ECON1001 · Introductory Microeconomics
Market Failure & International Trade
Weeks 11-13 cover where unregulated markets fail and how trade reshapes welfare. Externalities drive a wedge between private and social benefit or cost (MSB = MPB + MEB, MSC = MPC + MEC): negative externalities cause over-production, positive ones under-production, with deadweight loss in between — correctable by the Coase theorem, Pigovian taxes/subsidies or tradeable permits. The excludable × rival grid classifies private, club, common and public goods (summed vertically), which suffer the free-rider problem. Finally, international trade at the world price raises total surplus, while tariffs and quotas create two deadweight-loss triangles.
What this chapter covers
- 01Externalities: positive vs negative; MSB = MPB + MEB and MSC = MPC + MEC
- 02Over- vs under-production and the externality deadweight loss
- 03Coase theorem and its failure conditions
- 04Pigovian taxes and subsidies; quantity regulation; tradeable permits
- 05Excludable × rival taxonomy: private, club, common, public goods
- 06Public goods, the free-rider problem and vertical summation of MB
- 07Common resources and the Tragedy of the Commons
- 08International trade: autarky vs world price, exporter/importer, tariffs and quotas
Positive externality and the Pigovian subsidy
- 3 marks · market quantityMarket equates private benefit and cost: PMB = MC → 60 − Q = 2Q → 3Q = 60 → Q_market = 20.
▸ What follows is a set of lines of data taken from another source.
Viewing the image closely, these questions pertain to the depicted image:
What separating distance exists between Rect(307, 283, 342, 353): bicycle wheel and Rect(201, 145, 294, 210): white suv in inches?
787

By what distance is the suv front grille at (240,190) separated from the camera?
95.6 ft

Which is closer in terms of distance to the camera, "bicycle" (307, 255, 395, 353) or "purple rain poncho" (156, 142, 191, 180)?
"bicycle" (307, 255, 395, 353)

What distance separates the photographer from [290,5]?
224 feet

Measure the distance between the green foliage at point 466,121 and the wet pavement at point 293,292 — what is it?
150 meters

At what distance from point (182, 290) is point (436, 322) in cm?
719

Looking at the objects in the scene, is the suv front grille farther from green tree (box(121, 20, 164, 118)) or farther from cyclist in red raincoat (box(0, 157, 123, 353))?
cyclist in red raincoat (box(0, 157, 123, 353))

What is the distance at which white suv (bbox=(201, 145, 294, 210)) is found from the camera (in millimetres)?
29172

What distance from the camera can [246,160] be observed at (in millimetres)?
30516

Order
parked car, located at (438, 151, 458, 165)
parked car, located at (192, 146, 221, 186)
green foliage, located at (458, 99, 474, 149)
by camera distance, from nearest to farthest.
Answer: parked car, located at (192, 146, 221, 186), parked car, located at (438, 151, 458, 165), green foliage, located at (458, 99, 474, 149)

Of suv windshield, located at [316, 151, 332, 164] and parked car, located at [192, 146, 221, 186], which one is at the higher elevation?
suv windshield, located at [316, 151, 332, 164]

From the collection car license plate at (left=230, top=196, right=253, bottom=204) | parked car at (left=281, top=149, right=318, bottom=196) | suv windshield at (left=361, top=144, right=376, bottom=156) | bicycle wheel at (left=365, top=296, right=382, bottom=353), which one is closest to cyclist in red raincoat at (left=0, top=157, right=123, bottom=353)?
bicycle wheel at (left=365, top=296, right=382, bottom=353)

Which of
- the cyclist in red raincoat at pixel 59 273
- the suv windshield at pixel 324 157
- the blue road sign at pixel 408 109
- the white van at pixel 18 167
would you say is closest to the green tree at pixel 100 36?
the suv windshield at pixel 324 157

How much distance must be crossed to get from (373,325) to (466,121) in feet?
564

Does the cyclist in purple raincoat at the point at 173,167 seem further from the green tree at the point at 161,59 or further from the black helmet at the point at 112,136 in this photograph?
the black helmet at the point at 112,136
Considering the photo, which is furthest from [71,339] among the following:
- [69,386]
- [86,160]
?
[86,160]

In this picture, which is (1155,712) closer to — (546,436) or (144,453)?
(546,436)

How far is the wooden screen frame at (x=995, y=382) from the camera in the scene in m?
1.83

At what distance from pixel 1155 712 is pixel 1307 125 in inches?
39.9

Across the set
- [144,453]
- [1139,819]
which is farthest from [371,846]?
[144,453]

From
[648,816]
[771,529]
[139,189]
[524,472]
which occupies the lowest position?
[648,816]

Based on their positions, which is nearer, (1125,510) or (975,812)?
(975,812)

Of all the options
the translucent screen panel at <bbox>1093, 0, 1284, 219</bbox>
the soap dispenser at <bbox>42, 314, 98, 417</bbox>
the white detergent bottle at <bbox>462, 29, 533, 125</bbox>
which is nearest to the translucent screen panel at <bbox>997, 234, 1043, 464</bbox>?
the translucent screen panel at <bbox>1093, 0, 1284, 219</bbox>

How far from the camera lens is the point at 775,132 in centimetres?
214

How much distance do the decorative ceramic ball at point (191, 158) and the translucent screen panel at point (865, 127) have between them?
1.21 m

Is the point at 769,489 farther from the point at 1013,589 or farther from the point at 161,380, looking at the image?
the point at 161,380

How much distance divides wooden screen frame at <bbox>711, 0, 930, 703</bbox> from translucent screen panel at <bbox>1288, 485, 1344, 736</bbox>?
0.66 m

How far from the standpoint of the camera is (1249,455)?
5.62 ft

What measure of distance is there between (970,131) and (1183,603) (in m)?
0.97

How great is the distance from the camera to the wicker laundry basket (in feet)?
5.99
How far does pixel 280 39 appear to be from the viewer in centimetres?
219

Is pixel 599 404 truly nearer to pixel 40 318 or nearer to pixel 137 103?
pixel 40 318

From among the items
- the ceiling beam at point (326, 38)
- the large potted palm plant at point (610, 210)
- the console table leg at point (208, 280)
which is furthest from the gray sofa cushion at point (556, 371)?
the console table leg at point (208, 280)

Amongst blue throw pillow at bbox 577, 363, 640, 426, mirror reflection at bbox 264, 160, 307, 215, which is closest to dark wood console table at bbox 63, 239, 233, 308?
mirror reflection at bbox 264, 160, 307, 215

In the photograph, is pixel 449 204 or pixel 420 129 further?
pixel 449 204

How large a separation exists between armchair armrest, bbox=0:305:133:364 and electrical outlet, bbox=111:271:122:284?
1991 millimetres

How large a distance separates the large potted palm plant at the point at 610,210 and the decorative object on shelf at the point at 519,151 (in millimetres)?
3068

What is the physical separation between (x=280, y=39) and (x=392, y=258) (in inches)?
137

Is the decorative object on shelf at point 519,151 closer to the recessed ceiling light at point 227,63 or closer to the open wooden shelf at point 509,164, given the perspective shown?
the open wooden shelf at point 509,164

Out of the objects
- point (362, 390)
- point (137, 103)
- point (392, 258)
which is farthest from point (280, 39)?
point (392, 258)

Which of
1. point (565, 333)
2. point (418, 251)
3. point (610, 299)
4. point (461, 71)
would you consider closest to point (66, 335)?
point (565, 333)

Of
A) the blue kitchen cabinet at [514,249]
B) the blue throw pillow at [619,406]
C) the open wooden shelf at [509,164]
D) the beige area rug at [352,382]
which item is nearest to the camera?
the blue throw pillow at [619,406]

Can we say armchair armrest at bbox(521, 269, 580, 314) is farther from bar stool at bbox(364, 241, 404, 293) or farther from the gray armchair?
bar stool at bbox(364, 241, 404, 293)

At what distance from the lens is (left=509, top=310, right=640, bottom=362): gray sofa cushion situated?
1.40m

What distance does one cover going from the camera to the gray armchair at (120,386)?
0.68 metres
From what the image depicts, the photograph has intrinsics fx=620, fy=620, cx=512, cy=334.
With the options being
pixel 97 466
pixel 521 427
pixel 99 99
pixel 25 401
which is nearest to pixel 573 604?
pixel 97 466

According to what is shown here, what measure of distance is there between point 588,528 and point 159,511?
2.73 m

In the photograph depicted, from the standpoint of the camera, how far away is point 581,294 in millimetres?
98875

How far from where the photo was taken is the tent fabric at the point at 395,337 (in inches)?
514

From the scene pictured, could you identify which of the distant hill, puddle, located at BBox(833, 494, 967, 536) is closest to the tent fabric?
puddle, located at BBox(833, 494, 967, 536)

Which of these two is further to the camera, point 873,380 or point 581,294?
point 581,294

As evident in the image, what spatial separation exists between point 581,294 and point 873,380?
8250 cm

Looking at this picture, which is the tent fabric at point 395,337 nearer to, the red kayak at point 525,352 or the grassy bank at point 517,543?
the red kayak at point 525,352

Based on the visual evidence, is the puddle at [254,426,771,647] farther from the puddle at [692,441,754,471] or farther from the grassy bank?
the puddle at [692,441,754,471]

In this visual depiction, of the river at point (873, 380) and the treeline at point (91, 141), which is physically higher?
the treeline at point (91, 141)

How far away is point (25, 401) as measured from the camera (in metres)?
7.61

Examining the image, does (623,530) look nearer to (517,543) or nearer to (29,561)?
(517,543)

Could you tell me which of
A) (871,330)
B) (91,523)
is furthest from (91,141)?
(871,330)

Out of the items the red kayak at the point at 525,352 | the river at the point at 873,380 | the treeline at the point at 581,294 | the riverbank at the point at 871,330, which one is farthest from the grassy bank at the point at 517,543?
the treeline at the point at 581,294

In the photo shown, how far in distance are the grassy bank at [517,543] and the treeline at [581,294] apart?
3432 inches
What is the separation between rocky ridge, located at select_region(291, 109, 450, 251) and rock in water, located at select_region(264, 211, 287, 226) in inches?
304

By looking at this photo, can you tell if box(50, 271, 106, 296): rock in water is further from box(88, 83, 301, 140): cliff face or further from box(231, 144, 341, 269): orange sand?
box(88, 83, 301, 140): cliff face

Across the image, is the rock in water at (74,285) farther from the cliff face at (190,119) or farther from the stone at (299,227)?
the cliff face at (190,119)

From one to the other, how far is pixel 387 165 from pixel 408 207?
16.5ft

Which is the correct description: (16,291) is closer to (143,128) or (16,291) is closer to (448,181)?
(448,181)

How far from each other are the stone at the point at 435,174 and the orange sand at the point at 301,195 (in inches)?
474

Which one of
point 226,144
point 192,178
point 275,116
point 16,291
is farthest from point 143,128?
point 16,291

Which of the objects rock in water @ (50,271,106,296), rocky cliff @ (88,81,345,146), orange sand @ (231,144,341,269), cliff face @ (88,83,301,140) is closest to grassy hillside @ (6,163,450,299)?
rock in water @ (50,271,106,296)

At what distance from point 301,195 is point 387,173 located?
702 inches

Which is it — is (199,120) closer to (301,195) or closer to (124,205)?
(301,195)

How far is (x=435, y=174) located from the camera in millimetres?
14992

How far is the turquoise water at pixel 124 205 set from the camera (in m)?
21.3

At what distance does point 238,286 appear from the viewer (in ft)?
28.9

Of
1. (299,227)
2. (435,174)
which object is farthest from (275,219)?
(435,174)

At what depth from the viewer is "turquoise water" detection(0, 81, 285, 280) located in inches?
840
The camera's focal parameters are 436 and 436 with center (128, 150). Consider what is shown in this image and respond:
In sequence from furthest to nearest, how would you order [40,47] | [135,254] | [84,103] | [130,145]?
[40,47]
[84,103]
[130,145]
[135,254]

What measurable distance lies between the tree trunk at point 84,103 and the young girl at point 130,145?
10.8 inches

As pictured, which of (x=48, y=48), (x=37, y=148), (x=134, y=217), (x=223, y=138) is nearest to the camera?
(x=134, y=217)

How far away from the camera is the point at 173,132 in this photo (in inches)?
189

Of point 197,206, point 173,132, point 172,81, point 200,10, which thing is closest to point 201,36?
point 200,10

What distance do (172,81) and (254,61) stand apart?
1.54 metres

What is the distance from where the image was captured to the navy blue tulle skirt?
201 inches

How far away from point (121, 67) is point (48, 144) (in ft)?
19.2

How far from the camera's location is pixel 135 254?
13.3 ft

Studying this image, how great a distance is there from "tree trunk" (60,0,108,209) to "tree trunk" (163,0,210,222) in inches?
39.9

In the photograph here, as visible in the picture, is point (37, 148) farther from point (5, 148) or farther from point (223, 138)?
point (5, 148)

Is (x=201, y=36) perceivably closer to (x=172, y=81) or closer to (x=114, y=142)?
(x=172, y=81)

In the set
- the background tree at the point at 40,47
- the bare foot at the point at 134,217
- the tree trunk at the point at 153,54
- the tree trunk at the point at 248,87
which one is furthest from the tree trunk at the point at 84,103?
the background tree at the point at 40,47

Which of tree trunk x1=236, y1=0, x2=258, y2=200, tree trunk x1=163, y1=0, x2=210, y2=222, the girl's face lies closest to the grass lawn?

- 3 marks · efficient quantitySocial marginal benefit MSB = PMB + MEB = (60 − Q) + 12 = 72 − Q. Efficient quantity sets MSB = MSC: 72 − Q = 2Q → 3Q = 72 → Q* = 24.
- 2 marks · deadweight lossThe market under-produces (20 < 24). DWL = ½ × (Q* − Q_market) × MEB = ½ × 4 × 12 = 24.
- 2 marks · subsidy size and effectA Pigovian subsidy equal to the externality, 12 per unit, paid to consumers or producers, shifts the market to the efficient Q* = 24 and removes the deadweight loss.
Key terms
- Externality
- A cost or benefit imposed on a third party outside a transaction; negative externalities (e.g. pollution) cause over-production, positive ones (e.g. education) cause under-production.
- Coase theorem
- The result that with well-defined property rights and negligible transaction costs, private bargaining reaches the efficient outcome regardless of who holds the rights; rights allocation then affects only distribution.
- Pigovian tax/subsidy
- A per-unit tax (negative externality) or subsidy (positive externality) set equal to the marginal external effect, which internalises the externality and eliminates its deadweight loss.
- Public good
- A good that is non-excludable and non-rival, prone to the free-rider problem and private under-provision; its efficient quantity is found by summing individual marginal benefits vertically.
- Tragedy of the Commons
- The over-exploitation of a common resource (non-excludable but rival), remedied by enforceable property rights or quotas.
- Tariff
- A tax on imports that raises the domestic price to the world price plus the tariff, increasing producer surplus and government revenue but creating two deadweight-loss triangles from over-production and under-consumption.
Market Failure & International Trade FAQ
How do I tell whether a market over- or under-produces under an externality?
Compare social and private curves. A negative externality makes social cost exceed private cost, so the market produces too much; a positive externality makes social benefit exceed private benefit, so it produces too little. The efficient point is always where MSB = MSC.
Why do public goods get under-provided?
Because they are non-excludable, each person can enjoy them without paying, so everyone has an incentive to free-ride and contribute nothing. Private markets then under-provide, which is why public goods are often funded through taxation. Their efficient quantity uses vertical summation of marginal benefits because the good is non-rival.
Do tariffs and quotas have the same effect?
They produce equivalent price, quantity and deadweight-loss outcomes, with the same two triangles from over-production and under-consumption. The difference is who captures the price-gap rent: a tariff gives it to the government as revenue, while a quota gives it to whoever holds the import licence, unless the licences are auctioned.
Exam move
These three weeks reuse one engine — compare the private outcome to the social optimum and measure the gap as deadweight loss — so group them mentally rather than memorising separately. For externalities, always write MSB and MSC explicitly and let the corrective tax or subsidy equal the external effect. For public goods, drill the vertical-summation contrast against horizontal summation, and for trade, practise the importer/exporter setup at the world price then add the tariff to get the two DWL triangles and the revenue rectangle. This is the densest exam-weighted block, so prioritise repeated timed problems here.